-- Text block --
_ _ _ _

But the effectiveness of such groups relies on the skills of each individual, their unique knowledge and lived experiences, and their ability to work together as a team. This presentation explores the foundational work required to recruit to an advisory council of diverse, skilful and dedicated members. This work includes strong co-production and consultation in developing the overarching policies and terms of reference, and the implementation a broad recruitment strategy focussed on accessibility. The presentation also examines the work required to establish the council as a collaborative and cohesive team that is empowered to effectively advise and drive organisational strategy and change.
Learning Objective 1: Audience members will gain an understanding and learn the work required within a co-production model is extensive and that it takes an inordinate amount of time to recruit a high functioning group of committed Mental Health Complaints Commissioner (MHCC) Advisory Council members.

_ _ _ _

-- Given material --

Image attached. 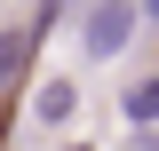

_ _ _ _

-- What is asked --
Pick up the text on recruiting the MHCC Advisory Council right after its last sentence. The lines above have nothing to do with what comes next.

-- Written response --
Learning Objective 2: Much work is required to set a contemporary tone and produce targeted documents in order to attract a high functioning group and a large pool of candidates. The recruitment net must be cast wide in order to satisfy both Government and community expectations. Attendees will learn the methods and use of the lived experience expertise within an organisation to recruit to, and maintain an effective advisory, decision making body.
Any person who uses public mental health services in Victoria in a compulsory and non-compulsory manner, has the right to make a complaint about the service they receive. The role, functions and powers of the MHCC is complimented and enhanced by an effective Advisory Council. Broad systemic issues about Mental Health Service delivery are often contained in the complaints received by the MHCC. This presentation explains how the Advisory Council works with the Commissioner in helping to resolve mental health issues raised in complaints.